PROVIDED TEXT

────────────────

Letter: ‘Efforts to protect critical reservoir elevations must include significant actions focused downstream of Lake Powell’
A fisherman tries his luck in the Colorado River near Burns. (Chris Dillmann/Vail Daily via AP, file)

Water managers in the four Upper Colorado River Basin states say they have a plan to help stabilize the overtaxed river, but in a letter to the Bureau of Reclamation say any work to balance the system must include “significant actions” in the three Lower Basin states.

“The Upper Division States recognize that bringing the system into balance will require collaboration and efforts from all Basin States and water use sectors. Accordingly, we stand ready to participate in and support efforts, across the Basin, to address the continuing dry hydrology and depleted storage conditions,” the letter reads. “However, the options the Upper Division States have available to protect critical reservoir elevations are limited.”

The letter, dated July 18, comes in response to an announcement last month by Bureau of Reclamation Commissioner Camille Touton calling for 2 million to 4 million acre-feet in cuts in Colorado River use by the end of next year to avoid the system from reaching “critically low water levels.” The system supplies water and generates electricity for millions of users across the West.

The commissioner requested ideas from the seven Colorado Basin states by mid-August for how to meet the aggressive target and also said the bureau had the authority to take unilateral action.

Signed by Charles Cullom, executive director of the Upper Colorado River Commission, an interstate agency that manages water in the Upper Basin – Colorado, Wyoming, Utah and New Mexico – the letter lays out a plan the states will pursue to “proactively support critical infrastructure and resources.”

────────────────

GIVEN PROBLEM 1
Translate this sentence from the article on the Colorado River letter into Spanish: "The system supplies water and generates electricity for millions of users across the West."
The article on the Colorado River letter and the listing have nothing to do with each other.

────────────────

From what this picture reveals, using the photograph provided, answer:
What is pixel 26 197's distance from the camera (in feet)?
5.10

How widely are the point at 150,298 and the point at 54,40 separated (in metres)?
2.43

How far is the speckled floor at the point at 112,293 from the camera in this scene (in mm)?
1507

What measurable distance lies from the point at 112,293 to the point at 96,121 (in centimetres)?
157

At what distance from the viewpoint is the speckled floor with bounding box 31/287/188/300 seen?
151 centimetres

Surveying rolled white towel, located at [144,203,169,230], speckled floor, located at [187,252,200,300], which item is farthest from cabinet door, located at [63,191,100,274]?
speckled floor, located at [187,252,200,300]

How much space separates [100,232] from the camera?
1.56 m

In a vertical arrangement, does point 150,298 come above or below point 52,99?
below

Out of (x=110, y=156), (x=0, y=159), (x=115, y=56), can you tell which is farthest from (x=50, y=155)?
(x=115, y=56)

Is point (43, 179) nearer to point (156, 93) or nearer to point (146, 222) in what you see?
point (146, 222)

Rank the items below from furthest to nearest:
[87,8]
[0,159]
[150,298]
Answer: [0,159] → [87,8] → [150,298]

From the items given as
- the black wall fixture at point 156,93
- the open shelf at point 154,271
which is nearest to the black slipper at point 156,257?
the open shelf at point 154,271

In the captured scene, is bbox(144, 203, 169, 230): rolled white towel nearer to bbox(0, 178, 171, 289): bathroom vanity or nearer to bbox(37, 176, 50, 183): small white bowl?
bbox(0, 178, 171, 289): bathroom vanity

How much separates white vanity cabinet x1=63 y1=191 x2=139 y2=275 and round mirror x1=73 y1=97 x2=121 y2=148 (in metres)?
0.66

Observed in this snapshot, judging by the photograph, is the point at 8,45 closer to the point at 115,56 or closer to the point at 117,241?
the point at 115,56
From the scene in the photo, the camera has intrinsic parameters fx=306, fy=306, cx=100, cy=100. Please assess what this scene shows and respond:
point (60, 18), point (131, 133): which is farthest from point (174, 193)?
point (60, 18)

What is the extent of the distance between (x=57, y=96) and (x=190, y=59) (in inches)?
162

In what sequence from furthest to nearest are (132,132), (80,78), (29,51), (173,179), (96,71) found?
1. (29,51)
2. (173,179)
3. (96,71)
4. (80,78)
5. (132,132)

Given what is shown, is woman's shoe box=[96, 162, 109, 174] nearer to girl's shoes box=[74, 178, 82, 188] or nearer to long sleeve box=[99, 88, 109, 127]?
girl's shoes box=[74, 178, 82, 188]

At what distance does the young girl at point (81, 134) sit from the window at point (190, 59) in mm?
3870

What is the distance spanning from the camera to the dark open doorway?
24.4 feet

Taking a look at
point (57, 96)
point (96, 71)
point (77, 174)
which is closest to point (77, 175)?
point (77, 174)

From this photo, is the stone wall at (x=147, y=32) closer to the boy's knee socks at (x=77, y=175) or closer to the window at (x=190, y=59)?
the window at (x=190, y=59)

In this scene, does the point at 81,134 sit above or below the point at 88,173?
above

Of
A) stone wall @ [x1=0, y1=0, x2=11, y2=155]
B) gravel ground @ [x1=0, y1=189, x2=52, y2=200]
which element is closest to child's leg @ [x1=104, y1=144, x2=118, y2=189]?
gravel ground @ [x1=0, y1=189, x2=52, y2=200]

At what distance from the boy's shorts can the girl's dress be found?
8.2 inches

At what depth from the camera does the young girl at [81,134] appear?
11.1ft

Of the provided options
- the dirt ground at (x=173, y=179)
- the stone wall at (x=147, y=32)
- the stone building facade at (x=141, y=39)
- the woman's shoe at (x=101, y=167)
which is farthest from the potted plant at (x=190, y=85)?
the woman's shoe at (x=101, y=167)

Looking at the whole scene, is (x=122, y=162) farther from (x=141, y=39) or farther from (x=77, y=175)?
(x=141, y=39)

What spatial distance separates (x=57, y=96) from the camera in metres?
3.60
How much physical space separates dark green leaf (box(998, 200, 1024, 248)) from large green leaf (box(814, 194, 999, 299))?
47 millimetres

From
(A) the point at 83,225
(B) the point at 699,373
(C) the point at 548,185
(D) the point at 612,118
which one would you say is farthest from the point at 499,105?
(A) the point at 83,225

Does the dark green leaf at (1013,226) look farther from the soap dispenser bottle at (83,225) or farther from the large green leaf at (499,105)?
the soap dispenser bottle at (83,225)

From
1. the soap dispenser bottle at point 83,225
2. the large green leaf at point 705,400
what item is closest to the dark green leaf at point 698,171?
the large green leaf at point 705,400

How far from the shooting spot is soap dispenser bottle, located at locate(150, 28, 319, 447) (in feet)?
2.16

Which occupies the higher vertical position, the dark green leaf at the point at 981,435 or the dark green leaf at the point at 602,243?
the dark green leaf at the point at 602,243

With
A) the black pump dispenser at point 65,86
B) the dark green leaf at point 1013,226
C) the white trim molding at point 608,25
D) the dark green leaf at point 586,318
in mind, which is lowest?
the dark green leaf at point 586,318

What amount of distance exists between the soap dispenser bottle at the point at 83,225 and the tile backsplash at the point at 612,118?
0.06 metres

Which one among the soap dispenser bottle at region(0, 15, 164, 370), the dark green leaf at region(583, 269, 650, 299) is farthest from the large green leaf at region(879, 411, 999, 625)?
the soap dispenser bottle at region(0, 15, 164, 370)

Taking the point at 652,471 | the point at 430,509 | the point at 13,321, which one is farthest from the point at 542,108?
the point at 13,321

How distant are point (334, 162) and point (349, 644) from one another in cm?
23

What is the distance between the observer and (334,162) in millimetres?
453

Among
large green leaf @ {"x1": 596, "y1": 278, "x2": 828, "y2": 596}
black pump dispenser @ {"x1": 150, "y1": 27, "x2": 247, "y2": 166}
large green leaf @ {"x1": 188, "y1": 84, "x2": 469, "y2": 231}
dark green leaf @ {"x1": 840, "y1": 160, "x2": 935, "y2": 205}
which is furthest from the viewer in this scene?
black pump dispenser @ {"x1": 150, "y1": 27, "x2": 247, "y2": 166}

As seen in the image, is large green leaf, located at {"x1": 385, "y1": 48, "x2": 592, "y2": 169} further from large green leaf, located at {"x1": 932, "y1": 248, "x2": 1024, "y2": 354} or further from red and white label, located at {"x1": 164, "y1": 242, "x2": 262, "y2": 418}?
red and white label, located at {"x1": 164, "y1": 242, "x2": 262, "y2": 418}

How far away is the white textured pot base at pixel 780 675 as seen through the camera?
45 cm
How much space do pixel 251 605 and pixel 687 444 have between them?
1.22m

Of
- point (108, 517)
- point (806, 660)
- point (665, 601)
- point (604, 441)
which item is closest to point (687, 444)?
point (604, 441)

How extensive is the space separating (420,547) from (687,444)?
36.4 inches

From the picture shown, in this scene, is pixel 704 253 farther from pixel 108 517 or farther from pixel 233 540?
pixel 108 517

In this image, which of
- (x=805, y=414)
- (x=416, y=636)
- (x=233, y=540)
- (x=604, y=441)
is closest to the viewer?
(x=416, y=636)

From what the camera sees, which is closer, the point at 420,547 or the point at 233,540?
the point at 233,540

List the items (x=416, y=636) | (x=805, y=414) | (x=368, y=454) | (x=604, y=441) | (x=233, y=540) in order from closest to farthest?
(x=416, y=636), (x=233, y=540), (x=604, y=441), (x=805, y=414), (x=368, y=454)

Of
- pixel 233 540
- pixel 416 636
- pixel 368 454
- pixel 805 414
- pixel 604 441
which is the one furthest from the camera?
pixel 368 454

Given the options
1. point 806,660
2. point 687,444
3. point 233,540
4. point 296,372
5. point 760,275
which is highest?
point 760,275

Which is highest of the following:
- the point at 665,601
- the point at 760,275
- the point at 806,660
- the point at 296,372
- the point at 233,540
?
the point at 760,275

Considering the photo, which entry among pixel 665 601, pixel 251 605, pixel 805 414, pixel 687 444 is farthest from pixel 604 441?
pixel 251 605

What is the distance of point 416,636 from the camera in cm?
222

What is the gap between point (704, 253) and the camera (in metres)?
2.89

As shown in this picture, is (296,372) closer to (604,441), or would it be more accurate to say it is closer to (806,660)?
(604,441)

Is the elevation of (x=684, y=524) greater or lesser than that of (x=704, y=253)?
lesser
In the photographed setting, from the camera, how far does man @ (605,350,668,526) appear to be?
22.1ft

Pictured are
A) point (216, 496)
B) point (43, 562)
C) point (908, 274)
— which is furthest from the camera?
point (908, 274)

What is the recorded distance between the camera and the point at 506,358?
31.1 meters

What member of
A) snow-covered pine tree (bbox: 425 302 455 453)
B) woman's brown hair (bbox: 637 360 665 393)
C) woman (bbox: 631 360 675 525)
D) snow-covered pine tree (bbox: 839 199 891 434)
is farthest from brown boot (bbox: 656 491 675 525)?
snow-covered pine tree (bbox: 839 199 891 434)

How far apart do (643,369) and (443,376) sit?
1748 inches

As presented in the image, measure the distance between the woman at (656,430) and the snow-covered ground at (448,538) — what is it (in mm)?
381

────────────────

GIVEN PROBLEM 2
From the listing, extract the lines running from the one that contains "What member of" through the end of the listing.

COMPLETE ANSWER 1
El sistema suministra agua y genera electricidad para millones de usuarios en todo el Oeste.

COMPLETE ANSWER 2
What member of
A) snow-covered pine tree (bbox: 425 302 455 453)
B) woman's brown hair (bbox: 637 360 665 393)
C) woman (bbox: 631 360 675 525)
D) snow-covered pine tree (bbox: 839 199 891 434)
is farthest from brown boot (bbox: 656 491 675 525)?
snow-covered pine tree (bbox: 839 199 891 434)

How far apart do (643,369) and (443,376) sit?
1748 inches

As presented in the image, measure the distance between the woman at (656,430) and the snow-covered ground at (448,538) — what is it (in mm)?
381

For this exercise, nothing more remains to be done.